Buildings and Urban Development
Horydczak documented the boom in Washington area highway construction, and the creation during the 1920s, 30s, and 40s of the ever expanding network of roads and bridges linking the district and its Virginian and Maryland suburbs. One such artery was the Mount Vernon Boulevard, now the George Washington Memorial Parkway, which connected the District with Mount Vernon and points south, and with the rural areas on the Potomac above the city.

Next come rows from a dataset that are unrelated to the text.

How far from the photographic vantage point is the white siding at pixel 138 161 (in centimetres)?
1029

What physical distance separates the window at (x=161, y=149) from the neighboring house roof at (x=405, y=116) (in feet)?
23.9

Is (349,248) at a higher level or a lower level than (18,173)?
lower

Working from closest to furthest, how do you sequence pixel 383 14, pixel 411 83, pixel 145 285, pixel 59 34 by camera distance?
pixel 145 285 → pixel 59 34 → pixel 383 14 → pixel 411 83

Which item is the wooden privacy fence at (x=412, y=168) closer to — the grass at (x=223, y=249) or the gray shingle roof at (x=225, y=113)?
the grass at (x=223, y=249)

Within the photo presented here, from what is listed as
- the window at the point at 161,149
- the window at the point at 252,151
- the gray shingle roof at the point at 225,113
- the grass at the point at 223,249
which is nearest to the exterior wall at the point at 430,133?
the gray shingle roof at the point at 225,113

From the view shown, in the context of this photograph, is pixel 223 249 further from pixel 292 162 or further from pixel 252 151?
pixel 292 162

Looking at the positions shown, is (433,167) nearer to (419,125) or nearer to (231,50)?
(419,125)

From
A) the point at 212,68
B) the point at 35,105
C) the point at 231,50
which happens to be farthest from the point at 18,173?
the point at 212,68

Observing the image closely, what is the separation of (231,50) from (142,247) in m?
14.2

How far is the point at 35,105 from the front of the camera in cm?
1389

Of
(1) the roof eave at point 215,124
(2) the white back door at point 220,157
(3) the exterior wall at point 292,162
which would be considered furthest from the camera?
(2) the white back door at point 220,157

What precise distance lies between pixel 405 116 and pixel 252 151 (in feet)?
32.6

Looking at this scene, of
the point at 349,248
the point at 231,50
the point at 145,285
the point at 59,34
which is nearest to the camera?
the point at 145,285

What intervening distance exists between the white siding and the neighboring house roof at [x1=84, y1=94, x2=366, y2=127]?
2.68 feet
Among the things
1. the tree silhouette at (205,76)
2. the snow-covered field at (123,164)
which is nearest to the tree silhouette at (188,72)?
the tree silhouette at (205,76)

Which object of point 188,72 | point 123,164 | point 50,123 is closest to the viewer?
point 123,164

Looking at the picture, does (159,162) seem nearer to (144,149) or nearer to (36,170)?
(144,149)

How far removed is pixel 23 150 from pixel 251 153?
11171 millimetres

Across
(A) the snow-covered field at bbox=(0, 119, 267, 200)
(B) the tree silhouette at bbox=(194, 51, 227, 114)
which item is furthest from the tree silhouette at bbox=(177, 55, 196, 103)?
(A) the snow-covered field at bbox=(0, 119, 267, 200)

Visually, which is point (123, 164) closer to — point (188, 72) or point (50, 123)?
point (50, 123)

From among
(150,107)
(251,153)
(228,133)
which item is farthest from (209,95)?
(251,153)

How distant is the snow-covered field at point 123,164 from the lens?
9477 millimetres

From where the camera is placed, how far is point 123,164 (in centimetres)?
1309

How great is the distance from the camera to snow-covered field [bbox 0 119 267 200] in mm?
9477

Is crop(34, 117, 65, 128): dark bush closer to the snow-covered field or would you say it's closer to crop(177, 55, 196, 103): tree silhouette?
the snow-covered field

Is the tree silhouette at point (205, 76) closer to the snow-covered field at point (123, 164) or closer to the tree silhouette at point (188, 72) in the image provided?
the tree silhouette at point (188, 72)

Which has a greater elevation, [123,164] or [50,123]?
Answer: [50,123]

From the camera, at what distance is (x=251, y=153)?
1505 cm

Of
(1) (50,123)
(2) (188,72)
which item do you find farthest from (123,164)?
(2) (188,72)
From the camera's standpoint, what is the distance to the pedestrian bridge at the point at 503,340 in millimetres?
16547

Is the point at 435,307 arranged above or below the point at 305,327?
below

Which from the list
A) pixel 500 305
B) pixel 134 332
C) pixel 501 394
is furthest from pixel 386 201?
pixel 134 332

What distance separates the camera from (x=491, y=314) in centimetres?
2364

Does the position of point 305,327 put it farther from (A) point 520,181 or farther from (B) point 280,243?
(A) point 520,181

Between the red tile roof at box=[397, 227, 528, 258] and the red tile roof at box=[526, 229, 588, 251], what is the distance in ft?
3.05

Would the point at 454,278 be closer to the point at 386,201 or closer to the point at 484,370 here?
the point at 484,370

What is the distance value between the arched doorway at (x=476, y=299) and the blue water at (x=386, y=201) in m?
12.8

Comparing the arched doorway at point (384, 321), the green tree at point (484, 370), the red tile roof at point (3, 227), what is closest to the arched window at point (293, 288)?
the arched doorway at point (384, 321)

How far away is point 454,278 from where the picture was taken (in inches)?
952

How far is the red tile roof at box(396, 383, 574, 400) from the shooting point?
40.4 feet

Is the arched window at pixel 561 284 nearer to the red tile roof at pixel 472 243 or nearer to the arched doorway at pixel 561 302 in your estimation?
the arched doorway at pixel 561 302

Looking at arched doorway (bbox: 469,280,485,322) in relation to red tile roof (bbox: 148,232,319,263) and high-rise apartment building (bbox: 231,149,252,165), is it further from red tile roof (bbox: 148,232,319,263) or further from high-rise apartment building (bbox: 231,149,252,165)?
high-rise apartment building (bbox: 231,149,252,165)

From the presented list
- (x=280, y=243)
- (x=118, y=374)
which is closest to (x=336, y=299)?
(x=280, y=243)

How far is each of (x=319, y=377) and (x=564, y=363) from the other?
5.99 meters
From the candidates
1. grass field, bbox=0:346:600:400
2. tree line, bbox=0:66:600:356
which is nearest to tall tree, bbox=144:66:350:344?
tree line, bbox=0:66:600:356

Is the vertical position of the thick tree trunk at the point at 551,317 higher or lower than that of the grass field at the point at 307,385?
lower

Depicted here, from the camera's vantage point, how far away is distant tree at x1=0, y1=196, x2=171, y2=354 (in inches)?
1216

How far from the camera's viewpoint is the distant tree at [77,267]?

Horydczak's photographs also record the development of tract housing to accommodate the influx of personnel, and the growth of such communities as Greenbelt, Maryland, and Fairlington in Virginia, to house the growing numbers of federal workers who arrived in Washington to implement the New Deal programs. Horydczak's work also includes numerous depictions of domestic interiors, commercial buildings, and residential hotels and apartment buildings.
Post World War II modernist architecture in Washington is also well represented. Horydczak's photographs of the Washington Gas Light Company building at 11th and H Streets, NW, for example, show the sleek design and construction associated with streamlining.
Construction of the Federal Triangle and of the multitude of federal structures erected during the 1930s and 40s, are also featured in Horydczak's photographs. Aside from construction photographs, Horydczak also produced views of many of the grand and imposing buildings and sites traditionally associated with the nation's heritage, such as the Capitol, the Washington Monument, Arlington Cemetery, and the Lincoln and Jefferson Memorials. These images were probably made for use on postcards, guidebooks, or calendars, and for other commercial purposes.